# 365XL



## Kudu40 (Sep 26, 2019)

I recently bought a 365XL and right out of the box, one of the magazines didn't work. I contacted Sig and they wanted me to tweak the magazine to see if I could get it to work. I refused as then I would have altered the mag and they wouldn't replace it. Furthermore, I shouldn't have to tweak something that is brand new. I ordered another mag from my dealer and that one had the same issues. To make matters worse, Sig isn't standing behind their product. I have no confidence carrying this pistol on or off duty.


----------



## berettatoter (Sep 1, 2011)

That XL is a cool looking pistol, but it seems like SIG (and others), are spitting out new designs, faster than they ever have before. Seriously, a lot of makers are having their customers doing their R&D work for them...JMHO.


----------



## casurvivor (Jan 23, 2015)

seven post and bashing Sig on a Sig forum.


----------



## Higgy Baby (Aug 10, 2021)

Wow....Sig is usually good out of the box. This is not normal.
if i may ask- what is the mag doing or not doing? Perhaps someone here can help.
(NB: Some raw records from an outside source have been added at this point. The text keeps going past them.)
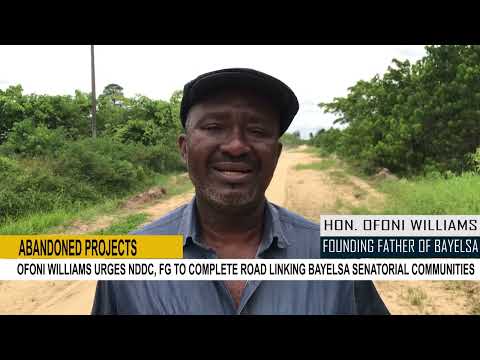APC Stalwart, Hon. Ofoni Williams Urges NDDC to Complete Road Linking Bayelsa Communities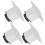 4Pcs Sofa Bein Aluminium Legierung Platz 6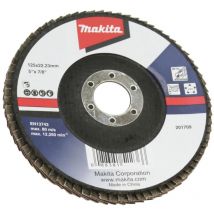 Roue abrasive à lamelles 125mm Grain A120 (D-63507) - Makita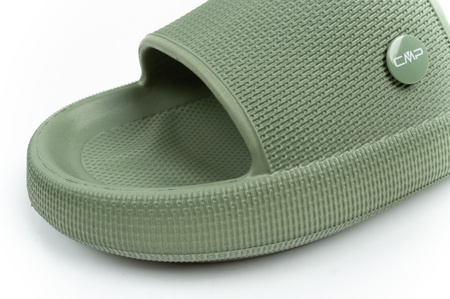 Papuci sport CMP Ruby Slipper pentru femei, verzi, confortabili [3Q97866 E452]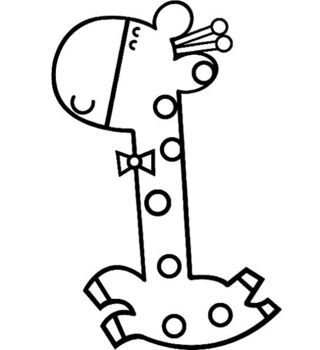 Giraffe 02 - Animal coloring pages - Coloriages - 10doigts.fr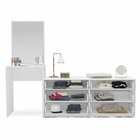 Cômoda Penteadeira 6 Gavetas Com Espelho Porto Branco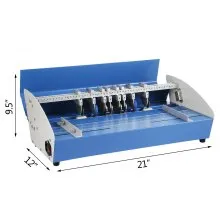 VEVOR Electric Creasing Machine 21 Inch Paper Creasing Scoring Machine 3 in 1 Creasing Machine with Heavy Duty Metal Present Multi-function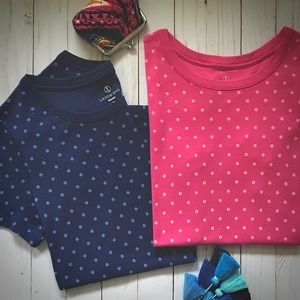 Lands’ End Shaped Tees (Set of 2)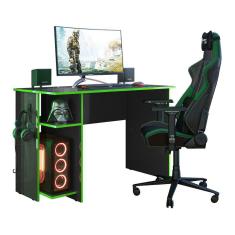 Imagem de Mesa Gamer 3875 Preto Verde Qmovi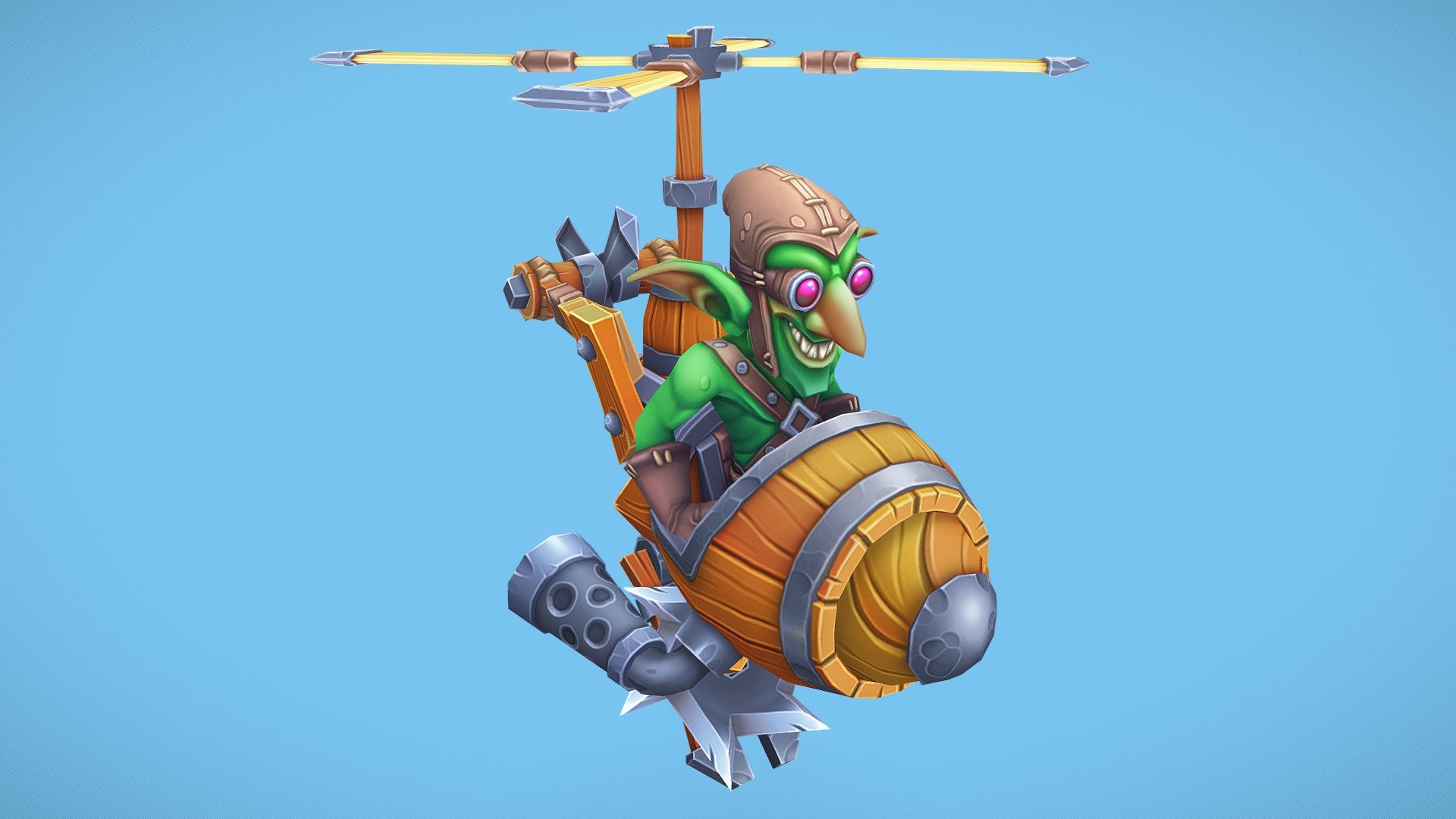 Goblin copter 3d model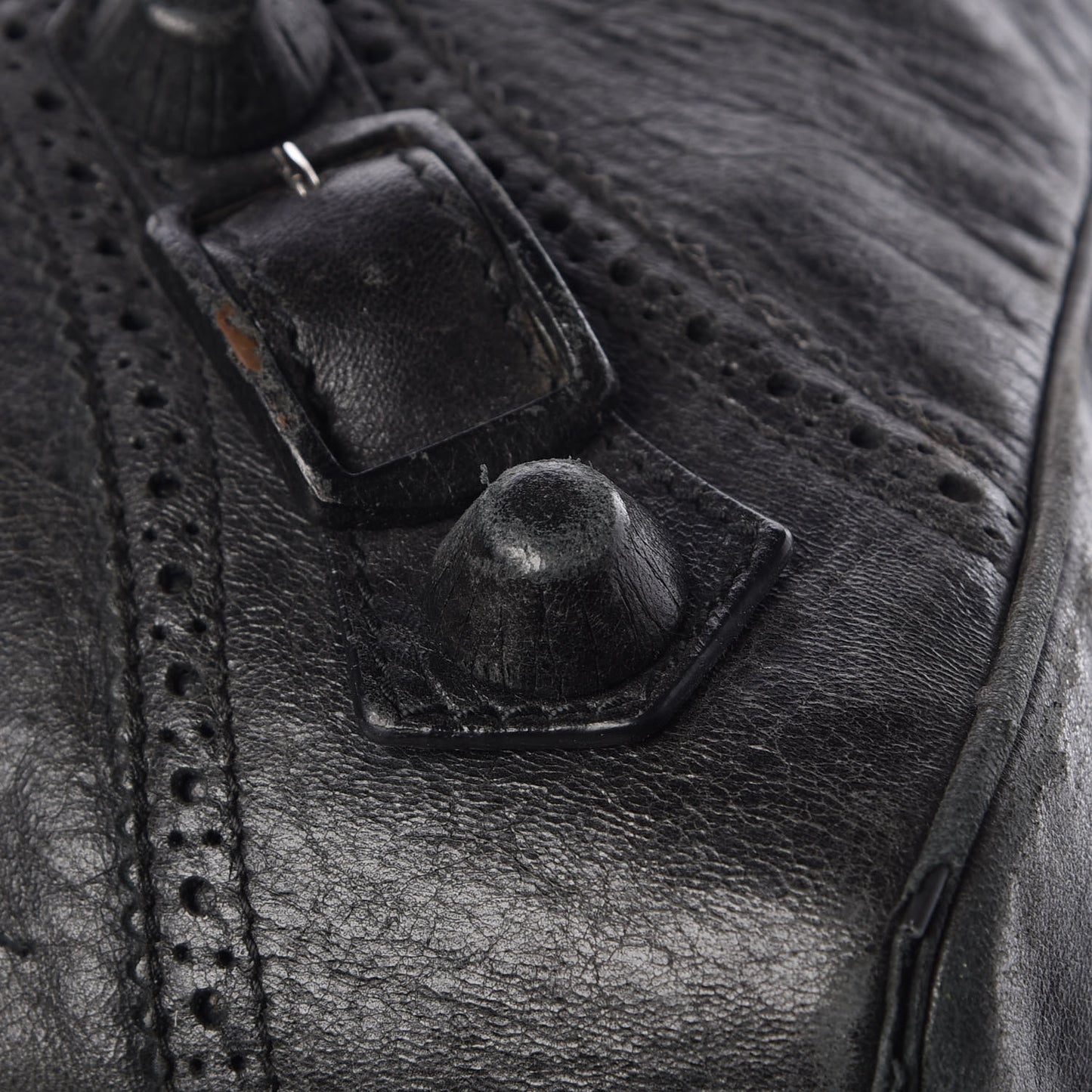 Agneau Giant Brogues Hardware Mid Day Black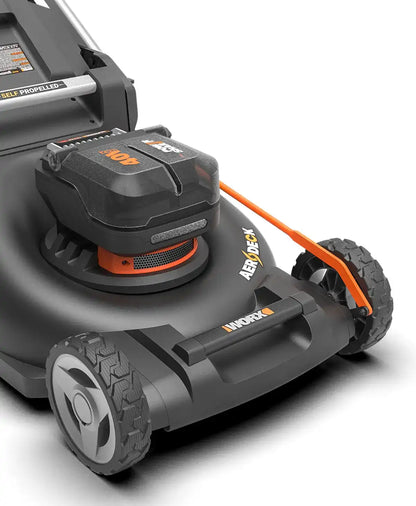40V 21” brushless self-propelled lawn mower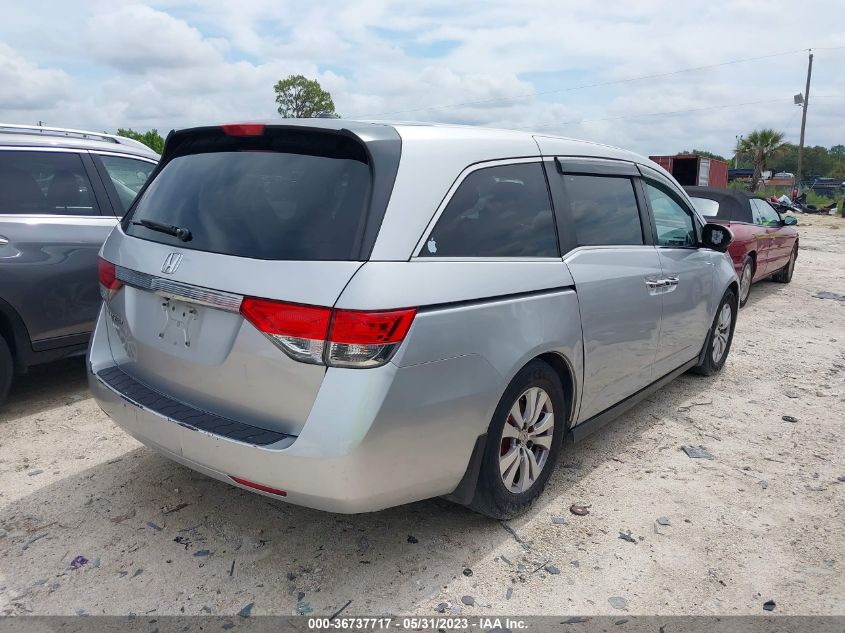 2014 HONDA ODYSSEY EX-L - 5FNRL5H66EB089456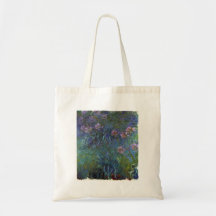 Lirios de la joyería de Claude Monet Bolsa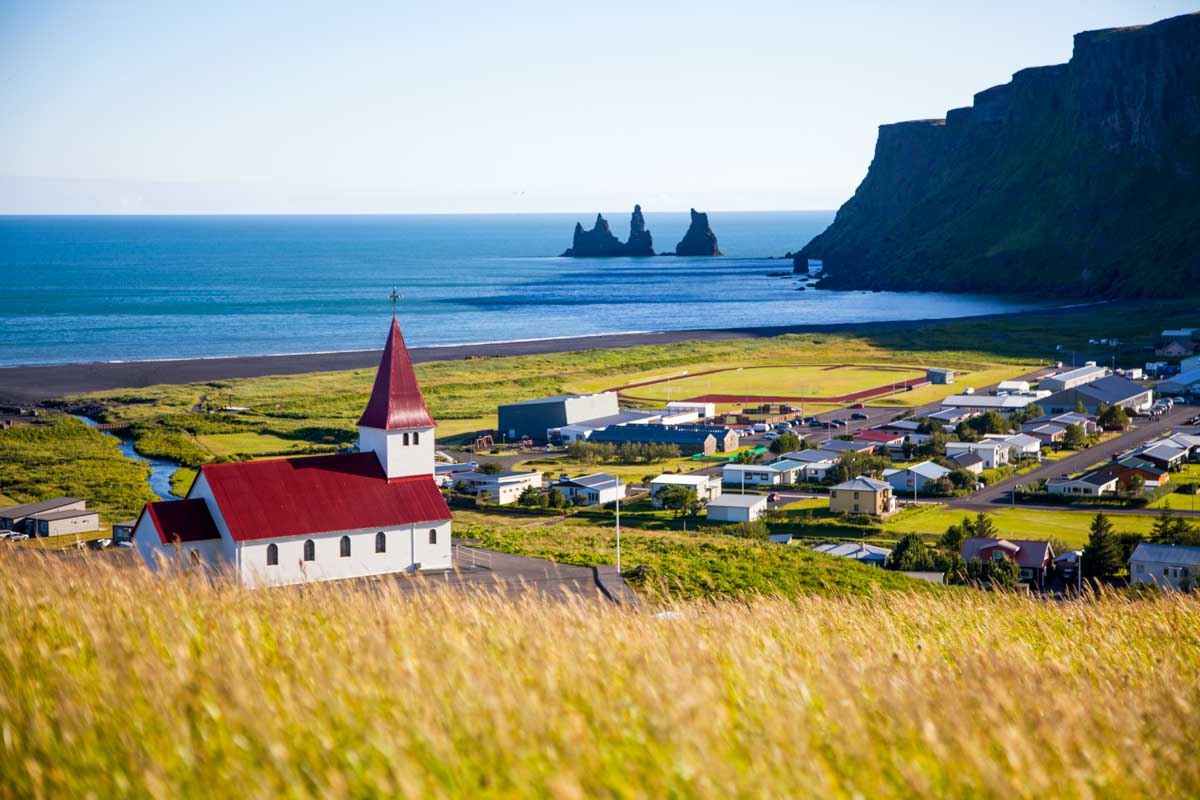 Vík í Mýrdal Church in Vik Iceland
Edit: Oh heck- this thread is 2 years old!


----------



## in the know (11 mo ago)

It's not like a Sig mag not working because Sig has good mags. There's no shortage of mags out there that have problems though, I've never had a bad one from Sig and I had dozens and dozens of them but anything manufactured can have problems. but Sig not backing it up is not good. I've had very good luck with Sigs customer service but have read some issues lately. 
I had problems with two glock mags and most think their mags are bullet proof, not so.


----------